Accumulated depreciation is a way to track how much an asset’s value decreases over time until it reaches the end of its useful life. You can figure this out using one of six different methods: straight line, declining balance, double-declining balance, sum-of-the-years’ digits, units of production, or half-year recognition.

When you buy an asset for your business, it starts with a certain market value. As time goes by or as you use it, that value goes down. This process is known as depreciation, which is basically the opposite of appreciation, where something gains value.

Companies can write off this decrease in value throughout the life of the item. Some assets that typically depreciate include:

  • Vehicles
  • Furniture
  • Computers
  • Equipment

You can find the total accumulated depreciation listed on a company’s balance sheet, right under the section for the related capitalized assets.

Calculate Accumulated Depreciation

There are six recognized ways to calculate depreciation that are permitted by generally accepted accounting principles (GAAP). A company can choose from these options:

  • Straight line
  • Declining balance
  • Double-declining balance
  • Sum-of-the-years’ digits
  • Units of production
  • Half-year recognition

Straight Line Method

AAD=(Asset Value−Salvage Value)÷ULY
where:
AAD=Annual Accumulated Depreciation
ULY=Useful Life in Years

Declining Balance Method

AAD=Current Book Value× DR
where:
AAD=Annual Accumulated Depreciation
DR=Depreciation Rate

Double-Declining Balance Method – Accumulated Depreciation

D-DBMR=(100%÷ULY)×2
D-DBM=Depreciable Amount×D-DBMR
where:
D-DBMR=Double-Declining Balance Method Rate
ULY=Useful Life in Years
D-DBM=Double-Declining Balance Method

Sum-of-the-Years’ Digits Method

AAD=Depreciable Base×(IYN)÷SYD
where:
AAD=Annual Accumulated Depreciation
IYN=Inverse Year Number
SYD=Sum of Year Digits

Units of Production Method

AAD=(NUC÷TUTBC)×Depreciable Base
where:
AAD=Annual Accumulated Depreciation
NUC=Number of Units Consumed
TUTBC=Total Units To Be Consumed

Half-year recognition – Accumulated Depreciation

One popular approach to partially depreciating an asset is to account for half a year of depreciation in the year you buy it and another half year in the final year of its useful life.

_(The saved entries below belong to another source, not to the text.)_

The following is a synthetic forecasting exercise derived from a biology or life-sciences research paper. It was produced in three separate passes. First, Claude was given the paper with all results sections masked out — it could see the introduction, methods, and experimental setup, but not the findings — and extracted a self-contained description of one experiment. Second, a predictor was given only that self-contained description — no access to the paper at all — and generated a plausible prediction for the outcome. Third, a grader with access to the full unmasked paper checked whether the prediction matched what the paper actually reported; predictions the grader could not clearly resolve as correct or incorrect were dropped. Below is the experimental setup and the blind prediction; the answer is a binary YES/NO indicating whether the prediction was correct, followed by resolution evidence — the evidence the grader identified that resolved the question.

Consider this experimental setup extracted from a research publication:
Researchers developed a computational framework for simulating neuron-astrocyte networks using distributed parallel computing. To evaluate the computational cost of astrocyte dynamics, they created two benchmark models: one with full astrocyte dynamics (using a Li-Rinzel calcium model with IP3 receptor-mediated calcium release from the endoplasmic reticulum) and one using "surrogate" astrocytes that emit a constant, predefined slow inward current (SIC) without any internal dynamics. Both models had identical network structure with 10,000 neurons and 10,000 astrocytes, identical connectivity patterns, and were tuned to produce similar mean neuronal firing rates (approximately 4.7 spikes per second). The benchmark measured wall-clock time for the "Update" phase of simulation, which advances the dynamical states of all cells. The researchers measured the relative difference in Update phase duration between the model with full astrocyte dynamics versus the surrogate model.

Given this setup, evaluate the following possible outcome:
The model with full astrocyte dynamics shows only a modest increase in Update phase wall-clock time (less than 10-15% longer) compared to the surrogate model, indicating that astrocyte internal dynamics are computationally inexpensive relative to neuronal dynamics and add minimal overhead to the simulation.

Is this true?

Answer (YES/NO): NO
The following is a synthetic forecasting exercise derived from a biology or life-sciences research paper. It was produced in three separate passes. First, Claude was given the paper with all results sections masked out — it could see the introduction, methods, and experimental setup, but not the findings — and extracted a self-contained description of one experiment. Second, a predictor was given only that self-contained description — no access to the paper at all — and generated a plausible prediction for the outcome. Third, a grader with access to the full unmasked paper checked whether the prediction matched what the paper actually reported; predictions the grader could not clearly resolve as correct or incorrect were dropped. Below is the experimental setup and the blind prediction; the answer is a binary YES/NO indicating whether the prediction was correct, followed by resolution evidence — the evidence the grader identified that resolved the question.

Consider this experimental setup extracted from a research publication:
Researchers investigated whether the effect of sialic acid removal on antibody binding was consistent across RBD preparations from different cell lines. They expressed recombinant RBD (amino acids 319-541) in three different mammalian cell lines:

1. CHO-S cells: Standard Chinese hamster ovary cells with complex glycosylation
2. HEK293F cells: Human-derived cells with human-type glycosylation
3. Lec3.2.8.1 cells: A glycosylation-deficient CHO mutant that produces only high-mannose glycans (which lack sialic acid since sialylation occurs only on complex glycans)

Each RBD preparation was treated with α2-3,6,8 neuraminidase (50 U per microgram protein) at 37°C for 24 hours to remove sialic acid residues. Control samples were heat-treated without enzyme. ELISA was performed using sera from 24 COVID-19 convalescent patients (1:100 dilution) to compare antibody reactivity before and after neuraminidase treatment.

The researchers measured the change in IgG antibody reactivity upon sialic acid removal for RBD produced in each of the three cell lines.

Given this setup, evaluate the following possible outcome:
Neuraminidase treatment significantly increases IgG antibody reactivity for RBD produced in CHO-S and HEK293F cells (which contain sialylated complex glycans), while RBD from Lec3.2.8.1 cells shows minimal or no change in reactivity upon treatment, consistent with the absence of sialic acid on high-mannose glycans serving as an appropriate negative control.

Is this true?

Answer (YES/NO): YES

This method helps to evenly spread out the depreciation expense and accumulated depreciation during the years when the asset is only in use for part of the year.

Conclusion

A lot of businesses depend on capital assets like buildings, vehicles, equipment, and machinery to run their operations. According to accounting standards, these assets need to be depreciated over their useful lives.

This means that companies have to account for it, which is the total depreciation expense recorded throughout an asset’s life. You’ll find accumulated depreciation listed on the balance sheet as a contra asset, which lowers the net book value of the capital asset section.